アラン・ケイの“メッセージングによるプログラミング”という着想に基づき(非同期処理などいろいろ足りていないながらも──)比較的忠実に実装された1970年代の非常に古いSmalltalk-72に実際に触れてみるシリーズ 第2弾です(なお最新のSmalltalkについては Pharo などでお楽しみください!)。

今回は謎言語「Smalltalk-71」で書かれたスペースウォー・ゲームSmalltalk-72に移植して動かすことを目指します。
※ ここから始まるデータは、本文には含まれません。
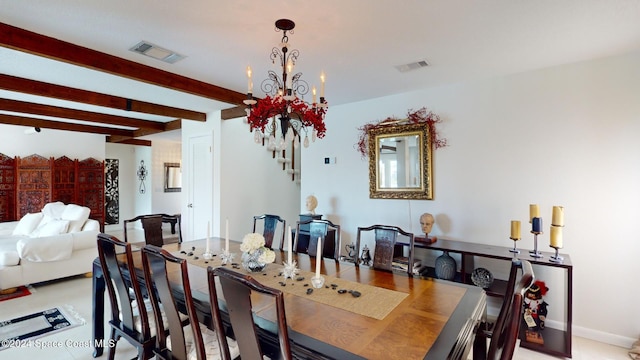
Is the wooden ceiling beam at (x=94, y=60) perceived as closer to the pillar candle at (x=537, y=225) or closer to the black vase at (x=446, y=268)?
the black vase at (x=446, y=268)

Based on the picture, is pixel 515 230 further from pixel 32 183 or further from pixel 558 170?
pixel 32 183

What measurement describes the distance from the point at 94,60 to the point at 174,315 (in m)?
2.33

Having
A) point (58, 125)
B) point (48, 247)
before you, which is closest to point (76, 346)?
point (48, 247)

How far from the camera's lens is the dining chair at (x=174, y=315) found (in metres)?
1.57

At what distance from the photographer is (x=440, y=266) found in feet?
10.5

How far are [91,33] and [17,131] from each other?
5796 millimetres

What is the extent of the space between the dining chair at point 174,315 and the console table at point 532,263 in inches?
88.8

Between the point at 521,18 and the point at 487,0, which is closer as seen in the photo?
the point at 487,0

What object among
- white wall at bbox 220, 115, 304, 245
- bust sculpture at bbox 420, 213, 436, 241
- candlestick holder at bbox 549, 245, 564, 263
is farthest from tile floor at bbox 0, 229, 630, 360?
white wall at bbox 220, 115, 304, 245

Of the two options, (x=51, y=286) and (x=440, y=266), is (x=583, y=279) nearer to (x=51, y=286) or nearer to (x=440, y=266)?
(x=440, y=266)

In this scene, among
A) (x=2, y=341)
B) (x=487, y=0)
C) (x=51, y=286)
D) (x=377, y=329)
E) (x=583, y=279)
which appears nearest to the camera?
(x=377, y=329)

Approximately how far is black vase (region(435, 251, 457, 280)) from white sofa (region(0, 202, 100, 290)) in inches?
185

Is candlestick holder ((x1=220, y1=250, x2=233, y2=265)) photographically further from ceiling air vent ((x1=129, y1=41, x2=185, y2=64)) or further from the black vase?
the black vase

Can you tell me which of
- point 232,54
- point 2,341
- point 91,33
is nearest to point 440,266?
point 232,54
前回(2019年)を含む他の記事はこちらから→Smalltalk-72で遊ぶOOPの原点 | Advent Calendar 2023 - Qiita


エミュレーターにちょっとだけ手を加えて mem 280 の数値をそれっぽく動かす

そろそろ並列性をどう実現するか考えなければならなくなってきたので、同期をとるのに必要っぽそうな Altoのシステムクロックの取得について。
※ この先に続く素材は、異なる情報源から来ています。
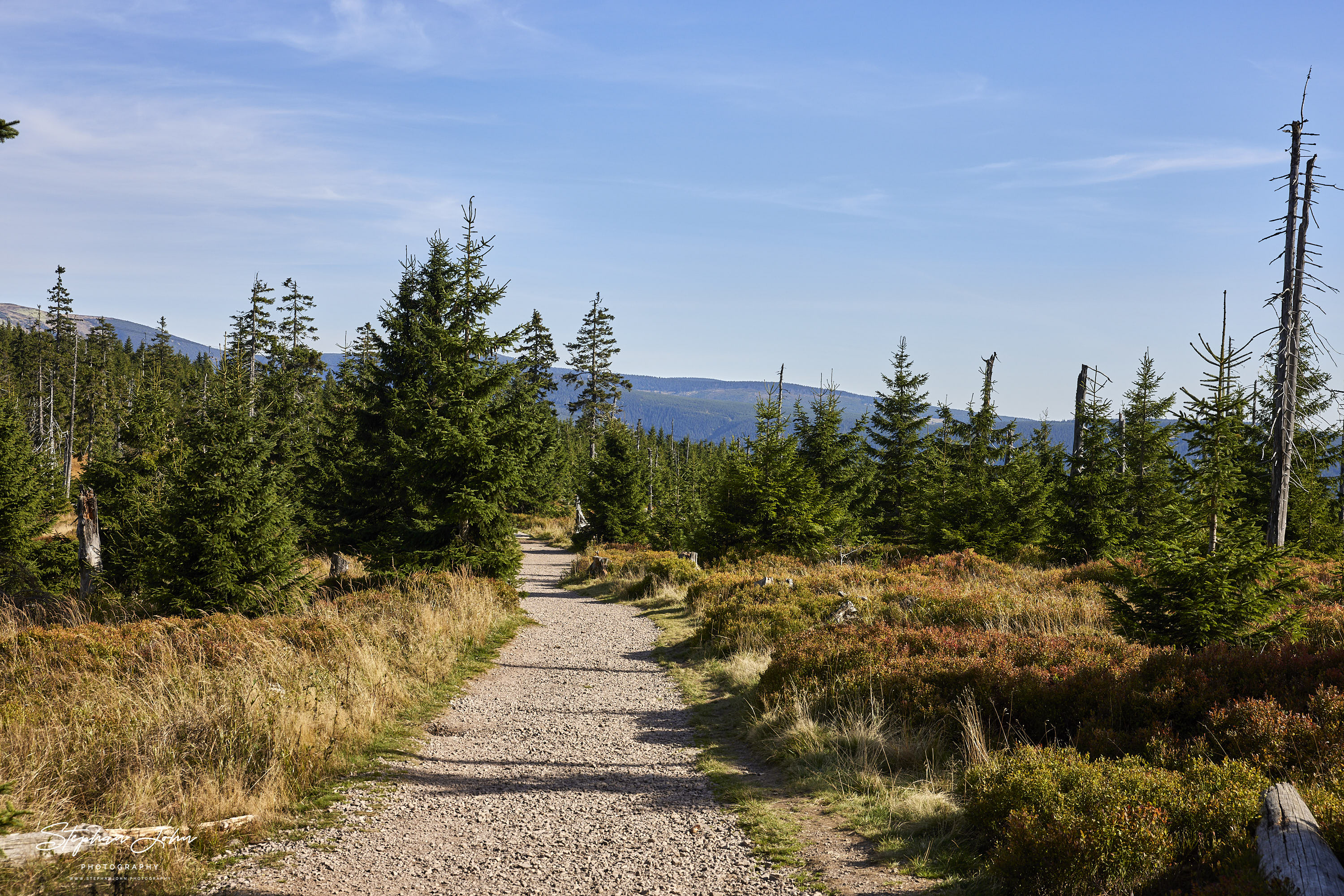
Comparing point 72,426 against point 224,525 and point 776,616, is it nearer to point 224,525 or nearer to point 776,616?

ALLDEFS の説明を読むと Smalltalk-72 では mem 280 で Altoのシステムクロック値を取得できることになっています。

しかし、オリジナルのダン・インガルス版では、恐らくメモリダンプされた時点のシステムクロック値を返すだけでこれは機能していないようです。

Altoのハードウエアマニュアルによれば、同マシンのシステムクロックは、38.08マイクロ秒毎にインクリメントされる 26 bit 値で表現される仕様なのだそうです。

だいたい 40分くらいで一周する(元の値に戻る)この 26 bitのうち上位の 16 bit が 280番地に保持されます(念のため、8進数の430は 10進数の280)。

なので、この 280番地を適当なタイミングでインクリメントしてやれば、それっぽい動作をさせることが可能だとわかります。

Altoのエミュレーターの画面を Ctrl+クリック でハロー(選択状態にあるウィジェットの周囲に表示されるいろいろなメタ機能を持つ○型ボタン群)を呼出し、右側中央にある Debugハローをクリックすると Script Editor を開いてエミュレーターのコードを読んだり編集することができます。

左手のメソッドリストから step を呼び出すと 280番地を書き換えるのによさそうなループが見つかります。

これに this.mem[280]++; を追加して保存したワールドがこの一連の記事で使用している tweak3 です。

変更後、mem 280 の値が(正確ではないですが)変化するようになります。

手元の環境では約30ミリ秒でインクリメントされ、約32分、つまり Altoの実機より少し早めに一周するようです。